- SECCIÓN DEL DOCUMENTO
___

Desestructuración de las culturas indígenas y nueva colonialidad en el posconflicto

| 0 comments

 

 

 

Efraín Jaramillo Jaramillo

Colectivo de Trabajo Jenzera

 

“No hay que tener miedo de opinar

sobre un tema de forma distinta

a como lo habíamos hecho en el pasado,

porque no existe una ley que nos impida

ser más inteligentes que ayer”

Konrad Adenauer

 

Con la Constitución Política de Colombia de 1991 no sólo se elevaron los derechos indígenas al orden constitucional,también se reconoció lo que de hecho es Colombia: una Nación multiétnica y pluricultural. Hasta entonces los pueblos indígenas podían esperar poco del Estado y las leyes que los protegían, solo podían materializarse si estos pueblos tenían el suficiente músculo organizativo para hacerlas valer. Con la nueva Constitución entraron a ser considerados como parte orgánica de la Nación colombiana, sus territorios fueron reconocidos por el Estado como Entidades Territoriales de la Nación y obtuvieron por circunscripción especial dos escaños en el Senado y uno a la Cámara de Representantes. Esta apertura constitucional les abría también las puertas para entrar a hacer parte de la organización del Estado. El cambio fue notable: estas identidades culturales, antes diversidades negadas y despreciadas por reivindicar gobiernos autónomos, órdenes económicos colectivos y desavenir con la economía de mercado neoliberal, se volvieron sujetos de protección constitucional. Líderes indígenas —bailando en un solo pié!— consideraron que se había acabado con la secular exclusión política de sus pueblos, una injusticia histórica que también padecían los pueblos afrocolombianos, que igualmente fueron recompensados en la nueva Constitución con la titulación de aquellos territorios que ancestralmente venían ocupando —fundamentalmente en la región Pacífico— y un escaño en la Cámara de Representantes.

___

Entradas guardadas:

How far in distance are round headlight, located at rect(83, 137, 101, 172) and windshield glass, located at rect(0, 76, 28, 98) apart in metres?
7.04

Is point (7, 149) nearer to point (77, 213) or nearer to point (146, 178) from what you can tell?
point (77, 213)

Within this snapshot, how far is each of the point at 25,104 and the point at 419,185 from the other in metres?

___

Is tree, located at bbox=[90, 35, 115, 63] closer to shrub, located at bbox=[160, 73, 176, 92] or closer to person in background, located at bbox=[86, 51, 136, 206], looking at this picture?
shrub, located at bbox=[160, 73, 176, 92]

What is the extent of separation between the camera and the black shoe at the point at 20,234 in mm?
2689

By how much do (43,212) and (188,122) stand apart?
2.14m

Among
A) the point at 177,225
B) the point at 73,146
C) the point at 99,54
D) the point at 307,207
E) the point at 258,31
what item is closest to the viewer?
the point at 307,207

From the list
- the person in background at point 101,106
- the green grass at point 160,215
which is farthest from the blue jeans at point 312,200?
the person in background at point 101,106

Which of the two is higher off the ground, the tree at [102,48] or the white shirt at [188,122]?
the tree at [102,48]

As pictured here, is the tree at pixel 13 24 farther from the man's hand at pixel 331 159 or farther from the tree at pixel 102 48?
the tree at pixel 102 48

___

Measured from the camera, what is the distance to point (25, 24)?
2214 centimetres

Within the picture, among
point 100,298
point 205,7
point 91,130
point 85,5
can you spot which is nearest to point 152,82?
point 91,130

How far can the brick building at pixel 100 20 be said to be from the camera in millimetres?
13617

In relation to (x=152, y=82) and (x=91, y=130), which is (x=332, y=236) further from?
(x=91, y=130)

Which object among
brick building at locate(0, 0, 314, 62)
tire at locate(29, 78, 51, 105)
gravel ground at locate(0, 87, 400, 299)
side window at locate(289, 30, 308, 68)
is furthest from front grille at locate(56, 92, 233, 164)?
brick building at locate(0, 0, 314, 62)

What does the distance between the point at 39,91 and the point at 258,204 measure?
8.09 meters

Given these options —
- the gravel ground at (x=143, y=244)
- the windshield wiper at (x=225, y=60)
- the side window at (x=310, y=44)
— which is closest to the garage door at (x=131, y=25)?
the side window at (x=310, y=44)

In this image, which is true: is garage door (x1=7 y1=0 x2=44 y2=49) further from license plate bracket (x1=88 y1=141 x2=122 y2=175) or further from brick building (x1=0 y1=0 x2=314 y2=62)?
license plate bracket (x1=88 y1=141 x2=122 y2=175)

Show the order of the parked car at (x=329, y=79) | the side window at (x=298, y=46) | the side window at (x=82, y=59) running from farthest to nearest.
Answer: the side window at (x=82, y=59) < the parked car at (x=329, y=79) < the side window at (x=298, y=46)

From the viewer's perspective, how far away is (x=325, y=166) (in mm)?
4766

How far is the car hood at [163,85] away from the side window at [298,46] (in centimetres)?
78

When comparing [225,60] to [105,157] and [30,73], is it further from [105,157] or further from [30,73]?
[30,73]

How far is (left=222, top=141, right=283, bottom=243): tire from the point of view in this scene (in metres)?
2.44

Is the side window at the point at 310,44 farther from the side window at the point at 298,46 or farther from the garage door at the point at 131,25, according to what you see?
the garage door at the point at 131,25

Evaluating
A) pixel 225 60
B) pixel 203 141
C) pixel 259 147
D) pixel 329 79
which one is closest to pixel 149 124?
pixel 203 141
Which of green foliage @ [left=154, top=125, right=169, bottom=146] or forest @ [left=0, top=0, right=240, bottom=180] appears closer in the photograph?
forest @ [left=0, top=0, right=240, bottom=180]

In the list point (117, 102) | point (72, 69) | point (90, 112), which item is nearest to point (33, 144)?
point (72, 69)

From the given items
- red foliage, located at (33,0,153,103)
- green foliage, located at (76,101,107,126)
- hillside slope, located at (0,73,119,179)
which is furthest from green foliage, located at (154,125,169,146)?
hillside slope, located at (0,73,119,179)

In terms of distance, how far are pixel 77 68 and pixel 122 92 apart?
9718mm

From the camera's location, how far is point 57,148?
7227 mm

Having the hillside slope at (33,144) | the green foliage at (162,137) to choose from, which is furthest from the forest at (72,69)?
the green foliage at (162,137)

___

- OBJETIVO 1
¿Podrías extraer del listado, sin cambiar nada, las líneas que van desde la que contiene "How far in distance" hasta la que contiene "Within this snapshot, how", ambas incluidas?
- OBJETIVO 2
¿Puedes continuar el texto sobre los pueblos indígenas y la Constitución de Colombia de 1991 a partir del punto en que se detiene?

- RESULTADO 1
How far in distance are round headlight, located at rect(83, 137, 101, 172) and windshield glass, located at rect(0, 76, 28, 98) apart in metres?
7.04

Is point (7, 149) nearer to point (77, 213) or nearer to point (146, 178) from what you can tell?
point (77, 213)

Within this snapshot, how far is each of the point at 25,104 and the point at 419,185 from the other in metres?

- RESULTADO 2
Desarrollos políticos posteriores dieron al traste con el entusiasmo que despertó en estos pueblos, la apertura constitucional del 91. Los más perjudicados fueron los afrocolombianos. Aún estaba fresca la firma de los títulos de propiedad sobre sus territorios y las comunidades negras no habían terminado de posesionarse y conformar sus órganos de gobierno (Consejos Comunitarios),cuando empezaron a ser desplazados violentamente de sus territorios[1], arrebatándoles su disfrute y la posibilidad de reconstruir sus vidas en estas selvas de gran riqueza ambiental a las cuales habían atado sus vidas, después de huir de la esclavitud. Comenzó una nueva diáspora negra, tan dramática como la que vivieron en el siglo XVI, cuando fueron arrancados de su nativa África para trabajar las minas de oro del Nuevo Mundo. Este modelo paramilitar de ocupación de territorios estaba orientado por actividades extractivistas (oro y madera), cultivos de plantación (palma aceitera, banano y coca) y producción de narcóticos, que modificaron la estructura productiva de la región, desestabilizando las economías de los pueblos indígenas y afrocolombianos. En ningún caso generaron desarrollo económico, como quisieron dar a entender aquellos “empresarios” interesados coincidentemente en este modelo económico paramilitar. Por el contrario instauraron nuevas formas de pobreza (cultural, ambiental y política), nuevas amenazas y nuevas vulnerabilidades para todos los pobladores del Pacífico. Lo que más nos interesa destacar aquí, es que la implantación de este modelo económico estuvo acompañado de una inusitada violencia que desmanteló las organizaciones sociales, asesinando a su liderazgo y derrumbando la poca y ya debilitada institucionalidad de la región. Las comunidades fueron movidas y utilizadas de acuerdo a la lógica política, militar o económica de estos actores, lo que produjo un proceso de disolución de unas ‘prácticas’ interculturales, ensayadas por los afrocolombianos durante varios siglos de interacción con ambientes y pueblos indígenas embera y wounaan, tule y awá, de los cuales habían aprendido las artes para manejar la selva y el río y con quienes compartían territorios y bienes ambientales.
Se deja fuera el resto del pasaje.